▶ _Problems to work on_:
a - Please rewrite the passage on the κ model, starting at "Increasing mutation increases" and ending at "size is small.", and swap "κ model" for "kappa model" throughout.
b - In the passage on the κ model, what mutation rate is given as the extreme "fast" rate?

▶ _Reading passage_:

···

Figure 3 shows the suitability of the κ model for the 27 simulated populations which systematically investigate the three population parameters mutation rate, growth rate, and population size, as well as sample size. The effects of these parameters are

Increasing mutation increases error. At the extreme "fast" mutation rate (17%/generation, more than triple the mutation rate of Y-filer or other haplotype systems in current forensic use) the κ model is moderately anti-conservative – i.e. LR 30% too high – under the population simulation conditions that were used.
Increasing growth rate decreases error. At zero growth the κ model is close to accurate. Appendix §V.C gives some indication why this is theoretically expected. Rapid population growth implies negative error, i.e. "conservative" LRs.
Larger population size slightly decreases error. It is fortunate that population size isn't a significant factor, because it is by no means clear what population size is appropriate for real populations.
Sample size has little effect on error, except for sporadic anomalous very negative errors when the sample size is small.

Those anomalous negative errors are artifactual. The artifact comes about when κ=1 for a significant proportion of the 100 samples of size n and consequently, to avoid infinite inflation factors (see §III.A.1), the inflation factor is artificially limited to be at most n (which corresponds to α=n−1). This procedure happens to be conservative for the population models examined, as seen by the the sporadic very negative bars for n=300 such as for the models with N=300,000 and fast (17%/generation) mutation. For the same reason most of the statistics for n=100 are meaningless and are therefore omitted from the graphs.

Those anomalous data points excepted, the graphs visually exhibit a systematic and nearly regular pattern of change in relative error with change in one or another model parameter. Small irregularities therefore indicate the sampling variation that one would see under repeated simulation of the same population model.

···

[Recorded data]
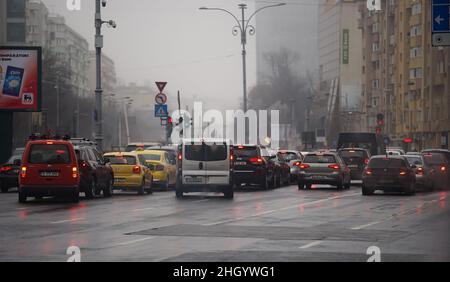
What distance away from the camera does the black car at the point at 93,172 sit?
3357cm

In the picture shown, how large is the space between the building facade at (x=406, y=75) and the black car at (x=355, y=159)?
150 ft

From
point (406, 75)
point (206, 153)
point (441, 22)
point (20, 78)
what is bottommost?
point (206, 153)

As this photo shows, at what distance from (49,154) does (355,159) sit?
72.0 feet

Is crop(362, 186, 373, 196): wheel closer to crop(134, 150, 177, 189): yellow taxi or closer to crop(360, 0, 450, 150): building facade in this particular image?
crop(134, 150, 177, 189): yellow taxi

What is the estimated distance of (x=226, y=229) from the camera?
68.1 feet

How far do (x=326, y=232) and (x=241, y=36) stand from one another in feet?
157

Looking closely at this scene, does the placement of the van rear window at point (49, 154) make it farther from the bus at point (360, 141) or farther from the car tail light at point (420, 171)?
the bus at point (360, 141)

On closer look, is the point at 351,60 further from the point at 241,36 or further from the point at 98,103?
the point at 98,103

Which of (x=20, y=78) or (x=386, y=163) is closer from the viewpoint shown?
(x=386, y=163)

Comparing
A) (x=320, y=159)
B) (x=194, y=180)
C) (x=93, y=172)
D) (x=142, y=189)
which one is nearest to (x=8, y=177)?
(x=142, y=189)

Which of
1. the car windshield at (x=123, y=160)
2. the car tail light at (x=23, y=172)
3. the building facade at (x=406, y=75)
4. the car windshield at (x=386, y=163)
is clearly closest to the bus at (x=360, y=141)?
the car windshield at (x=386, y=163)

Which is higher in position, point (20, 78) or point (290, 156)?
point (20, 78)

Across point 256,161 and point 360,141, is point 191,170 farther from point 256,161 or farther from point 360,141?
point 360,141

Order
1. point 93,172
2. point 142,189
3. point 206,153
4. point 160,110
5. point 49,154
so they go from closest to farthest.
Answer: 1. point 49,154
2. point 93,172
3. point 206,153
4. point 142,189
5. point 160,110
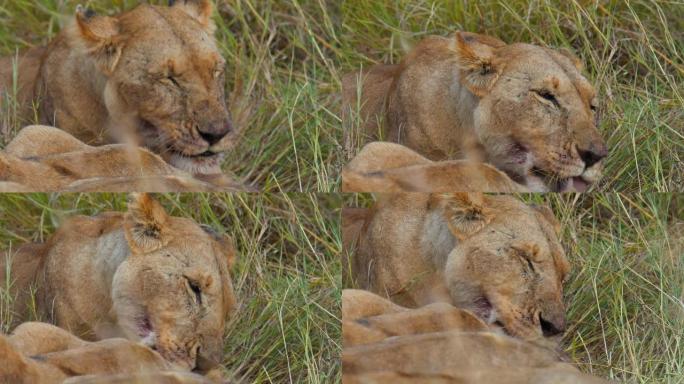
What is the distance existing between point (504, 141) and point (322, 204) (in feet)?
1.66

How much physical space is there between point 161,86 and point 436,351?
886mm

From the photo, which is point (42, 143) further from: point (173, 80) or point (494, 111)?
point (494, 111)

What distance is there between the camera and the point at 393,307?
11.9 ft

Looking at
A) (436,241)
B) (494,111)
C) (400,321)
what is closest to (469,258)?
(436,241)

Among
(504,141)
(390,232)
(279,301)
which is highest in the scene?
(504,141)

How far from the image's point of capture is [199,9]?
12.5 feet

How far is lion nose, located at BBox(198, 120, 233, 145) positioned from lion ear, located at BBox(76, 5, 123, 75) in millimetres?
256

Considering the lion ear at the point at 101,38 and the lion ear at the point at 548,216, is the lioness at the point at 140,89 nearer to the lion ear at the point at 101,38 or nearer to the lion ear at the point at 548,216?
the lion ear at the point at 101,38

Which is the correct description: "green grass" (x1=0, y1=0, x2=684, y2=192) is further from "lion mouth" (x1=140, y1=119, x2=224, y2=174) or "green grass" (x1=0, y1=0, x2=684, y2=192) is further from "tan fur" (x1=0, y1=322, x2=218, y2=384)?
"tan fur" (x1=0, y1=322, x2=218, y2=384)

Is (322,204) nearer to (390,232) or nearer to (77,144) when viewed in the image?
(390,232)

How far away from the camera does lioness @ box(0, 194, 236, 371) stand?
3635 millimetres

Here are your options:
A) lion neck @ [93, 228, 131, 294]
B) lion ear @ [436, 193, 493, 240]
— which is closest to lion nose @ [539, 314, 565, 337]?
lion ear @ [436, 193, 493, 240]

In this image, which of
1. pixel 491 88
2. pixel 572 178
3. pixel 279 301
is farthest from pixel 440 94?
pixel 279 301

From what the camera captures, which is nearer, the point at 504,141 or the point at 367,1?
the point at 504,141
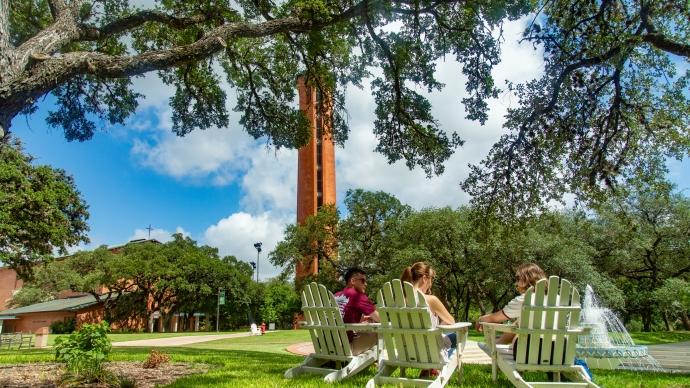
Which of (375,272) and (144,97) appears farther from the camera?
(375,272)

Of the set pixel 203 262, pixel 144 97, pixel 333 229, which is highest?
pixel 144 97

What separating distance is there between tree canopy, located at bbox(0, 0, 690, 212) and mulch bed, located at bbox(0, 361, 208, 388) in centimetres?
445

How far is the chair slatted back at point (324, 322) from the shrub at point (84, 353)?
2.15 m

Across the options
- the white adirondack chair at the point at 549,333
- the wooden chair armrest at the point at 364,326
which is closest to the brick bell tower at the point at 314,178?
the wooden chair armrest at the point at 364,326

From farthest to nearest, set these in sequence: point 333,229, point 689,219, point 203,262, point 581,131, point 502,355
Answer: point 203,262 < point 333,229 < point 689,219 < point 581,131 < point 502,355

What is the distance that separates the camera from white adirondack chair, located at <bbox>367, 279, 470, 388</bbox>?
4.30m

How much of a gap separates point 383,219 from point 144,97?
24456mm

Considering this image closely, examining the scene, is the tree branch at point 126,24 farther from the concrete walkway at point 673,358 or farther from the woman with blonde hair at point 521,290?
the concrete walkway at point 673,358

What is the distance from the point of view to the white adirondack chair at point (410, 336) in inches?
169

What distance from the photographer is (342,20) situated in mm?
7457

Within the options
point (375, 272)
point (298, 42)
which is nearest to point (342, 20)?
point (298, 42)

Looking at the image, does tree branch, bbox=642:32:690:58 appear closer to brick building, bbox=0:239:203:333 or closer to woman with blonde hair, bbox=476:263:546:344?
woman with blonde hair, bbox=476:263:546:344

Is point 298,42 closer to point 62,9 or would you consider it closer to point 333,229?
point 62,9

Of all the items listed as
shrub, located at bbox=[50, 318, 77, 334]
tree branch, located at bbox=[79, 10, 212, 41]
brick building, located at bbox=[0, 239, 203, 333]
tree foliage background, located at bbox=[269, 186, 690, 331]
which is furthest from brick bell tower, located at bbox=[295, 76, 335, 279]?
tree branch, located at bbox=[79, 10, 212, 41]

···

▶ _Per-task answers_:
a -
Increasing mutation increases error. At the extreme "fast" mutation rate (17%/generation, more than triple the mutation rate of Y-filer or other haplotype systems in current forensic use) the kappa model is moderately anti-conservative – i.e. LR 30% too high – under the population simulation conditions that were used.
Increasing growth rate decreases error. At zero growth the kappa model is close to accurate. Appendix §V.C gives some indication why this is theoretically expected. Rapid population growth implies negative error, i.e. "conservative" LRs.
Larger population size slightly decreases error. It is fortunate that population size isn't a significant factor, because it is by no means clear what population size is appropriate for real populations.
Sample size has little effect on error, except for sporadic anomalous very negative errors when the sample size is small.

b - 17% per generation.